• Records of scene-based questions:
########

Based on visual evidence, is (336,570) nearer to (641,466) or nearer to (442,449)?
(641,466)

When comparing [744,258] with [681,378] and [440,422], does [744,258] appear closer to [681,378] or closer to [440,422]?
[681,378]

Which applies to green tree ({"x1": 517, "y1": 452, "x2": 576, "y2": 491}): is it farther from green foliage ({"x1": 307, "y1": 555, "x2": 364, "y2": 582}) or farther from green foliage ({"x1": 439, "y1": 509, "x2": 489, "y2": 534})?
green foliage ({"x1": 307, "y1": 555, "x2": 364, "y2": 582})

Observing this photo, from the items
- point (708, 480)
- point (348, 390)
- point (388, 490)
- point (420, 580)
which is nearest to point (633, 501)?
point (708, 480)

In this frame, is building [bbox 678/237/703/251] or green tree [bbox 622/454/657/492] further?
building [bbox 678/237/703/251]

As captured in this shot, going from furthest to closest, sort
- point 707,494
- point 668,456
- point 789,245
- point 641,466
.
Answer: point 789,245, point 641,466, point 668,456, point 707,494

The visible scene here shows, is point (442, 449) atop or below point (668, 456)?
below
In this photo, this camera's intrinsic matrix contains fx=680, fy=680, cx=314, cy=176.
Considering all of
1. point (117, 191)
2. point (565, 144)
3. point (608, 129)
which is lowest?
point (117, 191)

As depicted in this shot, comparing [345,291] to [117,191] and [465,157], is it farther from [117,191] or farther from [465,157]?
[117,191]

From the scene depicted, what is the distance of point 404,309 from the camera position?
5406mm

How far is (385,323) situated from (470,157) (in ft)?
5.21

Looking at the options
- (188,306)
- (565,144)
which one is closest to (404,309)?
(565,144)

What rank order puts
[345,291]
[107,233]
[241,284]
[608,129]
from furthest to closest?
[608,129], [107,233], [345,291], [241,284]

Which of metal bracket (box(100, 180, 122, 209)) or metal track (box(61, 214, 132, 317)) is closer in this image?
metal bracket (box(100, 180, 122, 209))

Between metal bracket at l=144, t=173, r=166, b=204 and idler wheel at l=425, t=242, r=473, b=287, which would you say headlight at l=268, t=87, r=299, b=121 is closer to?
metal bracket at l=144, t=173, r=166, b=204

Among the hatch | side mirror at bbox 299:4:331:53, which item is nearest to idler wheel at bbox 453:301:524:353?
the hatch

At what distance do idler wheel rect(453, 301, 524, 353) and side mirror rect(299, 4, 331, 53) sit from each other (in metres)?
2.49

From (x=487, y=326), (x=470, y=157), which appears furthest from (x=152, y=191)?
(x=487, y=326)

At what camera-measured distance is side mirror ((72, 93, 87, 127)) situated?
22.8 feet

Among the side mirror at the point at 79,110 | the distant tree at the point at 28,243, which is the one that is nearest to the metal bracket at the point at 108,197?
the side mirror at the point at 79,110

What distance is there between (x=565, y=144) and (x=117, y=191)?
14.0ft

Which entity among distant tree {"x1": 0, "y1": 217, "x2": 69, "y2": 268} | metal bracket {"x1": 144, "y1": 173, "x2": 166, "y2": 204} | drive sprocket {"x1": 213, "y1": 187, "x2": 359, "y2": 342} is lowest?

########

• Task goal: Write out exactly the lines of the entries above that run from the line containing "What rank order puts" through the last line, including both.

• Answer to this problem:
What rank order puts
[345,291]
[107,233]
[241,284]
[608,129]
from furthest to closest?
[608,129], [107,233], [345,291], [241,284]

Which of metal bracket (box(100, 180, 122, 209)) or metal track (box(61, 214, 132, 317)) is closer in this image?
metal bracket (box(100, 180, 122, 209))

Between metal bracket at l=144, t=173, r=166, b=204 and idler wheel at l=425, t=242, r=473, b=287, which would you say headlight at l=268, t=87, r=299, b=121 is closer to?
metal bracket at l=144, t=173, r=166, b=204

Among the hatch | side mirror at bbox 299:4:331:53, which item is nearest to idler wheel at bbox 453:301:524:353?
the hatch

At what distance do idler wheel rect(453, 301, 524, 353) and side mirror rect(299, 4, 331, 53) sit from each other (in metres)?
2.49

From (x=487, y=326), (x=470, y=157), which appears furthest from (x=152, y=191)?
(x=487, y=326)

At what camera-measured distance is side mirror ((72, 93, 87, 127)) situated?
22.8 feet

Among the side mirror at the point at 79,110 | the distant tree at the point at 28,243, which is the one that is nearest to the metal bracket at the point at 108,197?
the side mirror at the point at 79,110

What distance is there between (x=565, y=144) and (x=117, y=191)?
14.0ft

Which entity among distant tree {"x1": 0, "y1": 217, "x2": 69, "y2": 268} | metal bracket {"x1": 144, "y1": 173, "x2": 166, "y2": 204} | drive sprocket {"x1": 213, "y1": 187, "x2": 359, "y2": 342} is lowest?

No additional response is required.